SELECTED PASSAGE
↓↓↓
A cheerful young docent began our tour of the Wells Fargo Museum in downtown San Francisco with a ‘Q&A’: How many pioneers can that stagecoach, around which we sit, hold? Ten? Fifteen? The answer ended up being a seemingly impossible number (thirty-something I recall) and our cheerful guide continued loading our fifth-graders from Marin County onto the wagon, one by one, until collectively they resembled a terrifying creature with multiple protruding heads and limbs, rolling and writhing about in search of gold and prey.

At least that’s how I imagine many Native Americans, on first encounter, must have viewed them.

The museum was everything you might expect from a tourist trap devoted to a bank: a dumbed-down chronology of technological innovation and capital accumulation scrubbed of offending data, social conflict, or critical consciousness but with nods to major historical periods (the depression) and the bank’s prescient track record (they saw it all coming and are a huge success!).

Those plucky pioneers faced tough conditions, the museum seemed to say, but with plenty of grit and innovation, a healthy protestant work ethic, an insatiable desire for riches and the welcome stability of a solid financial institution, they endured and prospered.

Meh.
↑↑↑
ENTRIES PROVIDED
↓↓↓
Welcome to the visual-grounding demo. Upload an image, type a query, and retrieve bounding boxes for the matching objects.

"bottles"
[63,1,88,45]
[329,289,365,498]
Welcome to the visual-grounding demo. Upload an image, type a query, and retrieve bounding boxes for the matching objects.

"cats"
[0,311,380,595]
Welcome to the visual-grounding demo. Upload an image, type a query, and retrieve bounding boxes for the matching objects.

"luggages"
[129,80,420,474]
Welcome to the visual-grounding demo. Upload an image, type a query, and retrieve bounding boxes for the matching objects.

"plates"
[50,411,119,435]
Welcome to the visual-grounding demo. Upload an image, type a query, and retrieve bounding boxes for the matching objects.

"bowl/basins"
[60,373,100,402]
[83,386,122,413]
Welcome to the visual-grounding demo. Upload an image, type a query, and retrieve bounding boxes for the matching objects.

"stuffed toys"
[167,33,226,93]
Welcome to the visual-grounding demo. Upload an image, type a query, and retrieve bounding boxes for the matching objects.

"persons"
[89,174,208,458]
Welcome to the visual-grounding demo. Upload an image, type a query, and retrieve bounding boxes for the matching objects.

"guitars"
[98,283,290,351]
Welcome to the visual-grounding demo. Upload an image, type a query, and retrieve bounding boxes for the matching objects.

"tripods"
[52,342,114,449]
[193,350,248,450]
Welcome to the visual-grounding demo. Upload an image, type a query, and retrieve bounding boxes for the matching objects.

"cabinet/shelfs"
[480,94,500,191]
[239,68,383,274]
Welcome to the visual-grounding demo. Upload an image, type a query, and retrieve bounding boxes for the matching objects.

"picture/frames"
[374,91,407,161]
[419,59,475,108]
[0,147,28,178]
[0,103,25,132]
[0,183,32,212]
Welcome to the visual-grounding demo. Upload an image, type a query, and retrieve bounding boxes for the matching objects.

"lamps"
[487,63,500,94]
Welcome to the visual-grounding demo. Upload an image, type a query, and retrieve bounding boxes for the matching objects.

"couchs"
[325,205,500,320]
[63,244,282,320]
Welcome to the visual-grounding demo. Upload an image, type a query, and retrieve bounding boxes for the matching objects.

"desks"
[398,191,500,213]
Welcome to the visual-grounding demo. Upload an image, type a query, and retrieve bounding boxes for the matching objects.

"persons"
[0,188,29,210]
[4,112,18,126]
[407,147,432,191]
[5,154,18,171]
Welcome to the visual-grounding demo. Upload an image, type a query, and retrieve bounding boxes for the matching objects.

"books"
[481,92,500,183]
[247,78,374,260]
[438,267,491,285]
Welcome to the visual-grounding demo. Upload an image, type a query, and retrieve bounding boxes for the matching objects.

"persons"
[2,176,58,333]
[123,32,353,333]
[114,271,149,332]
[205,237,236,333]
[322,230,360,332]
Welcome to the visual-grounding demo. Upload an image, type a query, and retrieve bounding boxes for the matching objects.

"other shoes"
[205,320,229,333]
↑↑↑
TASKS AND EXERCISES
1. Condense the paragraph of the passage about the Wells Fargo Museum that begins "The museum was everything you might expect" into a short bulleted list that keeps its main points.
2. Answer these questions using the passage about the Wells Fargo Museum:
(a) In what part of which city is the museum located?
(b) Where were the fifth-graders on the tour from?
(c) What kind of work ethic did the museum seem to credit the pioneers with?

IN RESPONSE
1.
- The museum is like a tourist trap devoted to a bank.
- It offers a dumbed-down chronology of technological innovation and capital accumulation.
- It is scrubbed of offending data, social conflict and critical consciousness.
- It nods to major historical periods, such as the depression.
- It highlights the bank's prescient track record, presenting the bank as having seen it all coming and as a huge success.

2.
(a) Downtown San Francisco.
(b) Marin County.
(c) A healthy protestant work ethic.